Update the listing from the line containing "What exact distance" through the line containing "18089 millimetres" by changing "giraffe leg" to "giraffe foreleg", leaving all else as is. Return only those lines.
-- START --
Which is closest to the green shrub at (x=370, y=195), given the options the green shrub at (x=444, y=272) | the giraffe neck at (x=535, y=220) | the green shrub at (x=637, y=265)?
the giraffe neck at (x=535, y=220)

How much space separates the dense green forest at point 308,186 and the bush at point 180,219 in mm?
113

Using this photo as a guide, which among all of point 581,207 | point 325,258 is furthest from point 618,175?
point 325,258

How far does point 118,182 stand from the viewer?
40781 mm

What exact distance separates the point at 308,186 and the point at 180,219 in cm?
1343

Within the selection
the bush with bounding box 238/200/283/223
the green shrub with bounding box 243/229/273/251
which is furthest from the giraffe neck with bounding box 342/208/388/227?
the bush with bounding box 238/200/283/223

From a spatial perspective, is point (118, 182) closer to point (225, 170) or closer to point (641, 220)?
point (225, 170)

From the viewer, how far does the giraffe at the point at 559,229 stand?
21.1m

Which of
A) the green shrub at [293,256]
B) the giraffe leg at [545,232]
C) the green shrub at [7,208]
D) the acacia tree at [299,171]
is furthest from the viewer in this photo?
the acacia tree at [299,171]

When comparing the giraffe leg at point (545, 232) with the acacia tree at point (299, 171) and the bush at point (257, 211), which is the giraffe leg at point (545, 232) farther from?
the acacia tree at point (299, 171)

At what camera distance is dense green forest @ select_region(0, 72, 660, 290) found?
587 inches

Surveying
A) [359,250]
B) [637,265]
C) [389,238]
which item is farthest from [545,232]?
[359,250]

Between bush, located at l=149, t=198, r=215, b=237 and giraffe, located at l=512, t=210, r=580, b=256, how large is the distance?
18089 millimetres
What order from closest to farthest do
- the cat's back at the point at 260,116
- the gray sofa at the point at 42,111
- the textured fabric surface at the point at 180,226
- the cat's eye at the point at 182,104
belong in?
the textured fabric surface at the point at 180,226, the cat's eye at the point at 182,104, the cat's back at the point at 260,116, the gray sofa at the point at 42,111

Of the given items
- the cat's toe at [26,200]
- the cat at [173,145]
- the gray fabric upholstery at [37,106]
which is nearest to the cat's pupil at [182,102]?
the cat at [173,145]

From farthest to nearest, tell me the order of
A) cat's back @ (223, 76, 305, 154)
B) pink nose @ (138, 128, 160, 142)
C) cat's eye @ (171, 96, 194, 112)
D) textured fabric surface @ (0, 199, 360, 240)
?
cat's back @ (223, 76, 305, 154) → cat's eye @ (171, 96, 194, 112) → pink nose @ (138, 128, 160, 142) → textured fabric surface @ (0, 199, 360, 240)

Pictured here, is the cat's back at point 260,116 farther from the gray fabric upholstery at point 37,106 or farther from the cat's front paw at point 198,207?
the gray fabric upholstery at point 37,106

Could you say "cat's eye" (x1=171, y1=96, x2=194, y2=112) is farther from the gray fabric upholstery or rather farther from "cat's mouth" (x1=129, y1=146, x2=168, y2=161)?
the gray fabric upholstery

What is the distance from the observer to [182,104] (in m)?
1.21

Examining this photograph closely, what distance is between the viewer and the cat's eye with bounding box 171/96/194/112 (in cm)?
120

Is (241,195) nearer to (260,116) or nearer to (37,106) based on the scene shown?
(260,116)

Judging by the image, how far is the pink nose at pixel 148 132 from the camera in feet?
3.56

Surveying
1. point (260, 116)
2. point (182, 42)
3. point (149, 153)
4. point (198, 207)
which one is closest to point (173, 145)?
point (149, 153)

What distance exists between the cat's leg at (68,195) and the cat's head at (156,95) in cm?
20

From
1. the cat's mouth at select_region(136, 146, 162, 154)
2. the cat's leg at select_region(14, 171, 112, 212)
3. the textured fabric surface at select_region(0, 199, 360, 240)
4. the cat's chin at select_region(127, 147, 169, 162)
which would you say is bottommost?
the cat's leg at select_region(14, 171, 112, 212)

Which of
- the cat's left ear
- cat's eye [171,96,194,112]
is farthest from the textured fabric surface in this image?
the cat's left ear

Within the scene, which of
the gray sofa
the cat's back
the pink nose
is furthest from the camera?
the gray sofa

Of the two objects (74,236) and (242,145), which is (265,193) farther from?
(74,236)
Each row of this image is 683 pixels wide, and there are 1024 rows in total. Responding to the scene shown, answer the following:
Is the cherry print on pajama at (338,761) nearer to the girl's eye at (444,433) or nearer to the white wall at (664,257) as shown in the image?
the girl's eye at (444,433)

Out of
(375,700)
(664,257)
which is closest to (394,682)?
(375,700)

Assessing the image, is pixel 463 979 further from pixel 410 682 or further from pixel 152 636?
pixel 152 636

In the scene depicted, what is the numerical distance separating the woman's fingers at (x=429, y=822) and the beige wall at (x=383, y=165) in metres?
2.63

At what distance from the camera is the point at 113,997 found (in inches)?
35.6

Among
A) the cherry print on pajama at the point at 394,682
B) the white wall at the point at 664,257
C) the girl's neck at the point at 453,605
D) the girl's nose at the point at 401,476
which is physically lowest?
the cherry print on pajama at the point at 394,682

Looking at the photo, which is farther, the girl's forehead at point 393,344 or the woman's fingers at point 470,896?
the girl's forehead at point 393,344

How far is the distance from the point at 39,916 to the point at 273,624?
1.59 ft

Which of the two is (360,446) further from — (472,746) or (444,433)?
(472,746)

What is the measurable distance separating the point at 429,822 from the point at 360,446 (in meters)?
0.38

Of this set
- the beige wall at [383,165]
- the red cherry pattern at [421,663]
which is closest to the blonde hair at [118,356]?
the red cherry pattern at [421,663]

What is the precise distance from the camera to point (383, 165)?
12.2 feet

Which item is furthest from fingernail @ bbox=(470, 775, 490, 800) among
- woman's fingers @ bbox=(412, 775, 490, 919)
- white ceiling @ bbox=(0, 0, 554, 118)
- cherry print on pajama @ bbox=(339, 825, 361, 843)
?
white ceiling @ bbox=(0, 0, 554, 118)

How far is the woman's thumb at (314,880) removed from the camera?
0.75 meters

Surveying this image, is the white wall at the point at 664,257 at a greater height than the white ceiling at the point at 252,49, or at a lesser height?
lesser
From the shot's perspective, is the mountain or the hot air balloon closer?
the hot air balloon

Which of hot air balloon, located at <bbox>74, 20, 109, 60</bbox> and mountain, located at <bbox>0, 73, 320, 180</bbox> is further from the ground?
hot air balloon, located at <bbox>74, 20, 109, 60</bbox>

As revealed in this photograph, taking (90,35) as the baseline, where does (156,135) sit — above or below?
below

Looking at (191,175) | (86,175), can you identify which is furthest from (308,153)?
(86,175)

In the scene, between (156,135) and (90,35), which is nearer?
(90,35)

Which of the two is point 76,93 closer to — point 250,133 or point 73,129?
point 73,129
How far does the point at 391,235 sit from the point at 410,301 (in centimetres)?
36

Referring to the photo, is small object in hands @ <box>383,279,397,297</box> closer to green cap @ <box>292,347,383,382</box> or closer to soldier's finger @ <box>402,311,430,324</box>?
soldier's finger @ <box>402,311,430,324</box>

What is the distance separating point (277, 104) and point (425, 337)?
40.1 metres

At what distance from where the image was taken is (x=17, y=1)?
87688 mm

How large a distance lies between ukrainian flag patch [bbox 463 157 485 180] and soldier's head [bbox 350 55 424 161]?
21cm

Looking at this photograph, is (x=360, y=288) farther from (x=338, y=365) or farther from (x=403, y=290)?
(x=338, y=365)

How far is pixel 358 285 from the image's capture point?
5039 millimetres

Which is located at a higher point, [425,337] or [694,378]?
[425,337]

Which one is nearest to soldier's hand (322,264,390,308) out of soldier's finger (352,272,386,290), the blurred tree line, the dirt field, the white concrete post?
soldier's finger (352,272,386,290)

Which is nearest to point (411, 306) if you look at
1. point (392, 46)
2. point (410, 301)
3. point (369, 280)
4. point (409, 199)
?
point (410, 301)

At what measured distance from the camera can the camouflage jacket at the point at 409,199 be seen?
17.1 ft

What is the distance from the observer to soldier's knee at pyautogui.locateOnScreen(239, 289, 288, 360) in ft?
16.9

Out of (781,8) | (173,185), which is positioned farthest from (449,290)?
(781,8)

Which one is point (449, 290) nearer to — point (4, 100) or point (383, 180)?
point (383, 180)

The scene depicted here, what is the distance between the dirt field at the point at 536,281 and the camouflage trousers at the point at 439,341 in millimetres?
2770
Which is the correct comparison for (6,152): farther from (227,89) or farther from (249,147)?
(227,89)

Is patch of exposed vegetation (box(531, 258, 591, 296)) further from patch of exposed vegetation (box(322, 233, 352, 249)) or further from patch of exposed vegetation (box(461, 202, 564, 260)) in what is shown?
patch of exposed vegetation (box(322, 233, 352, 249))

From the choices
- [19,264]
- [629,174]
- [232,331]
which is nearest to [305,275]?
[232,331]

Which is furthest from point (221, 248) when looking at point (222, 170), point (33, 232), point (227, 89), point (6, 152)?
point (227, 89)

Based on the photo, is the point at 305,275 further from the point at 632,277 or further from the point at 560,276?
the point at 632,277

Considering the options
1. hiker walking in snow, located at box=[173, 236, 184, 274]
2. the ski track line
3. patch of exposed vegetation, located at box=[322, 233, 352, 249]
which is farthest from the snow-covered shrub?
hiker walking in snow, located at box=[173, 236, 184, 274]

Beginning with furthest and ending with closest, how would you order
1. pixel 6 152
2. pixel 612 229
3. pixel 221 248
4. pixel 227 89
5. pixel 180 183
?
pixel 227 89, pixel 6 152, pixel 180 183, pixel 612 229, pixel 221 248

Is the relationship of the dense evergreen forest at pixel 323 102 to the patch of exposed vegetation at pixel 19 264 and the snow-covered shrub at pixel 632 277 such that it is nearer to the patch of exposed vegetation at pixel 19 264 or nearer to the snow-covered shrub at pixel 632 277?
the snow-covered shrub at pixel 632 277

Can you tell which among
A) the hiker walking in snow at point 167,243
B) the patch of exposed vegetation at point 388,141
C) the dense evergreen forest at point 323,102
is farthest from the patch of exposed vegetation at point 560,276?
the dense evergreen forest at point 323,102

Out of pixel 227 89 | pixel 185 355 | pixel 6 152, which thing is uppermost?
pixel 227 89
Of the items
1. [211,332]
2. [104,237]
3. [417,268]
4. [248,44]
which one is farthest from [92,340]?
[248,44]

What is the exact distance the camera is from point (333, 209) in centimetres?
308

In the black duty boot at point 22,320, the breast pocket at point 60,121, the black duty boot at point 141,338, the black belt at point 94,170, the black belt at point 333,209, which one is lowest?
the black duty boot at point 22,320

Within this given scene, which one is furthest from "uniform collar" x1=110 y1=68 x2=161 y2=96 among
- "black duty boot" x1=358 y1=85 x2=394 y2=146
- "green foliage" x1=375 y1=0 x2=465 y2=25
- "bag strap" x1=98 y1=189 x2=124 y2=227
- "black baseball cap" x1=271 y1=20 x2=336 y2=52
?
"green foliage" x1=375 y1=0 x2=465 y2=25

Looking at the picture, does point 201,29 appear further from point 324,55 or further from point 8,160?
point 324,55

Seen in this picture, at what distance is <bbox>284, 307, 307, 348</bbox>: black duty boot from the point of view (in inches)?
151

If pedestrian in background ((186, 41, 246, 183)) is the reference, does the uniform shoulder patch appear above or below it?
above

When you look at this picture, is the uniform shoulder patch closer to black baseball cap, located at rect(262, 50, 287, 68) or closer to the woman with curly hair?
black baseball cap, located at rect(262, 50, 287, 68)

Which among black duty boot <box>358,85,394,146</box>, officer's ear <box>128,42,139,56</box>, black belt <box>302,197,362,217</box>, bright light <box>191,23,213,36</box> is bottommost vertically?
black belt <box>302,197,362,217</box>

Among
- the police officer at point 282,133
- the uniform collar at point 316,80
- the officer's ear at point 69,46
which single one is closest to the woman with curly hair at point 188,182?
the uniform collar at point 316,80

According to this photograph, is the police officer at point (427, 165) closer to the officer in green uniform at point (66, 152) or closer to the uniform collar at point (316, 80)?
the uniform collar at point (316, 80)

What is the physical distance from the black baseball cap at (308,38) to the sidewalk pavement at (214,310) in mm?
-- END --
SOLUTION BELOW ->
What exact distance separates the point at 308,186 and the point at 180,219 in cm?
1343

Within the selection
the bush with bounding box 238/200/283/223
the green shrub with bounding box 243/229/273/251
which is furthest from the giraffe neck with bounding box 342/208/388/227?
the bush with bounding box 238/200/283/223

From a spatial perspective, is point (118, 182) closer to point (225, 170) or closer to point (641, 220)?
point (225, 170)

From the viewer, how far does the giraffe at the point at 559,229 stand?
21.1m

Which of
A) the green shrub at [293,256]
B) the giraffe foreleg at [545,232]
C) the green shrub at [7,208]
D) the acacia tree at [299,171]
is furthest from the viewer in this photo?
the acacia tree at [299,171]

When comparing the giraffe foreleg at point (545, 232) with the acacia tree at point (299, 171) and the bush at point (257, 211), which is the giraffe foreleg at point (545, 232) farther from?
the acacia tree at point (299, 171)

At what camera distance is dense green forest @ select_region(0, 72, 660, 290) found?
587 inches

Surveying
A) [359,250]
B) [637,265]
C) [389,238]
which item is farthest from [545,232]?
[359,250]

Between bush, located at l=149, t=198, r=215, b=237 and giraffe, located at l=512, t=210, r=580, b=256, how large is the distance?
18089 millimetres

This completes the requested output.